Source document —
[start]

So that’s where the Nationals actually lead and trail the entire league. They’re first in runs scored (or they were yesterday), and they’re last in pitcher WAR by a whole lot. Let’s go to the graphs! The graph below shows each team’s pitcher WAR, prorated to a 162-game season, along with their runs per game, normalized to that year’s league average.

The correlation here isn’t quite as strong, likely because runs scored isn’t as accurate a measure of offensive skill. It’s not park adjusted, and it can rely on sequencing luck. The correlation coefficient is .32, and if we go all the way back to 1961, it drops to .23. All the same, let me show you where the Nationals appear on that graph of the entire expansion era.

They’re the red dot on the bottom right, and they are the second-most extreme team on this entire graph. The Nationals’ pitching staff ranks fourth from the bottom in WAR, while their offense ranks 30th in runs. Who’s more extreme? The Dodgers, of course. Not this year’s Dodgers, though. This year’s Dodgers are way off near the top right corner in light blue. They’re really, really good. The Nationals find themselves in the company of the 2003 Dodgers, all the way on the top left, who were almost their complete opposite. Those 2003 Dodgers rank eighth from the top in pitching thanks to big years from Kevin Brown, Hideo Nomo, and peak Eric Gagne. Their offense ranks fourth from the bottom in runs, which will happen when you somehow give more than a thousand combined plate appearances to Alex Cora (66 wRC+) and César Izturis (56). Of the six players who led those Dodgers in plate appearances, only one, Shawn Green, put up a wRC+ above 92.
Now just to be clear, I designed this graph specifically to highlight the ways that the Nationals stand out the most this season. They are extreme, but I had to cherrypick these exact stats to make them one of the most asymmetrical teams we’ve ever seen. If we were to plop them onto the earlier graphs, the one that plotted wRC+ against ERA- and the one that plotted position player WAR against xFIP, they’d be out near the corner, but they wouldn’t have it all to themselves like they do on this graph. So the Nationals are definitely one of the more asymmetrical teams we’ve seen in the expansion era, but they’re not in danger of breaking any records. (That was not the case in the second week of April, when Matt Martell wrote that the Nats had the worst pitching staff since 1974 — as far back as our data would go — through a team’s first 12 games.)

[end]

Data provided —
[start]

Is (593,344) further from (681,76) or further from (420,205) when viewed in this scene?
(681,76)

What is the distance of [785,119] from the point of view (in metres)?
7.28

[end]

Problems and tasks —
• a. Translate this sentence from the article about the Nationals into Spanish: "The correlation coefficient is .32, and if we go all the way back to 1961, it drops to .23."
• b. According to the article about the Nationals, which player was the only one of the six who led the 2003 Dodgers in plate appearances to post a wRC+ above 92?

Solutions for each task —
• a. El coeficiente de correlación es de .32 y, si nos remontamos hasta 1961, baja a .23.

• b. Shawn Green.